▶ **Vorliegender Auszug**

────────

Archäologische Untersuchungen am Rauhen Kulm in
der nördlichen Oberpfalz Stadt Neustadt a. Kulm, Landkreis Neustadt a.
d. Waldnaab, Oberpfalz
Rauher und Kleiner Kulm, Zeugnisse vulkanischer Aktivität
Eine der auffälligsten Landmarken Nordostbayerns, der gleichmäßige Kegel
des Rauhen Kulms, überragt mit einer Höhe von 683,5 Meter die
Oberpfälzer Senke bis zu 233 Meter. Zusammen mit dem benachbarten
Kleinen oder Schlechten Kulm gehört er zu einer Reihe von
Basaltmassiven, die auf
vulkanische Aktivitäten zurückgehen. Der Berg
machte in allen Epochen auf den Menschen Eindruck und so verwundert es
kaum, dass dieser nicht erst im hohen Mittelalter befestigt wurde.
Befestigungen am Rauhen Kulm
Auf etwa halber Höhe umgibt die Kuppe ein bislang nicht genau datierter
Ringwall, während auf dem Gipfelplateau Reste der hoch- bis
spätmittelalterlichen bzw. frühneuzeitlichen Burg zu erkennen sind.
Dem außergewöhnlichen Natur- und Kulturdenkmal widmet sich eine der
frühesten archäologischen Monographien Nordbayerns. Die 1908-1910 von
Major Adalbert Neischl im Auftrag der Naturhistorischen Gesellschaft
Nürnberg durchgeführten und schon 1912 publizierten Untersuchungen
belegen, dass der Rauhe Kulm vom Neolithikum an immer wieder aufgesucht
wurde, obgleich vorgeschichtliche Funde sonst aus der näheren Umgebung
bislang weitgehend fehlen. Die frühe Bedeutung des Platzes wird durch
ein in den späten 1960erjahren aufgelesenes und hier im Schuttkegel
möglicherweise als Opfer niedergelegtes unbenutztes Bronzebeil der
späten Bronzezeit unterstrichen. Keramik und Eisenobjekte des 8./9.

────────

▶ **Bereitgestelltes Material**
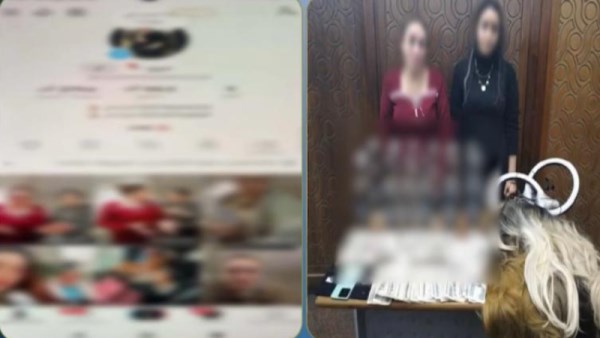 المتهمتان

────────

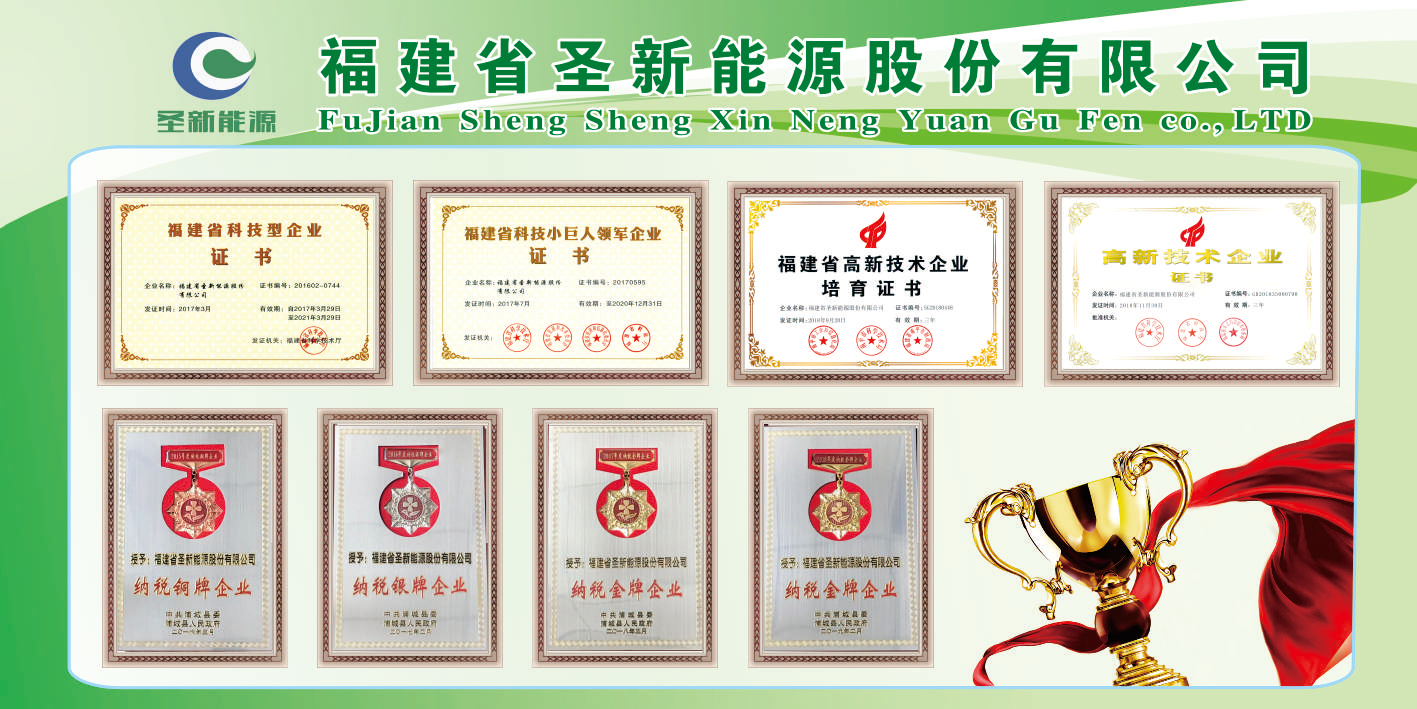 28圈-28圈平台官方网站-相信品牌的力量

────────

▶ **Ziel der Übung**
Gib aus dem Text über den Rauhen Kulm den Abschnitt zwischen „Archäologische Untersuchungen am“ und „Mittelalter befestigt wurde.“ einschließlich wörtlich wieder.

▶ **Lösungsteil**
Archäologische Untersuchungen am Rauhen Kulm in
der nördlichen Oberpfalz Stadt Neustadt a. Kulm, Landkreis Neustadt a.
d. Waldnaab, Oberpfalz
Rauher und Kleiner Kulm, Zeugnisse vulkanischer Aktivität
Eine der auffälligsten Landmarken Nordostbayerns, der gleichmäßige Kegel
des Rauhen Kulms, überragt mit einer Höhe von 683,5 Meter die
Oberpfälzer Senke bis zu 233 Meter. Zusammen mit dem benachbarten
Kleinen oder Schlechten Kulm gehört er zu einer Reihe von
Basaltmassiven, die auf
vulkanische Aktivitäten zurückgehen. Der Berg
machte in allen Epochen auf den Menschen Eindruck und so verwundert es
kaum, dass dieser nicht erst im hohen Mittelalter befestigt wurde.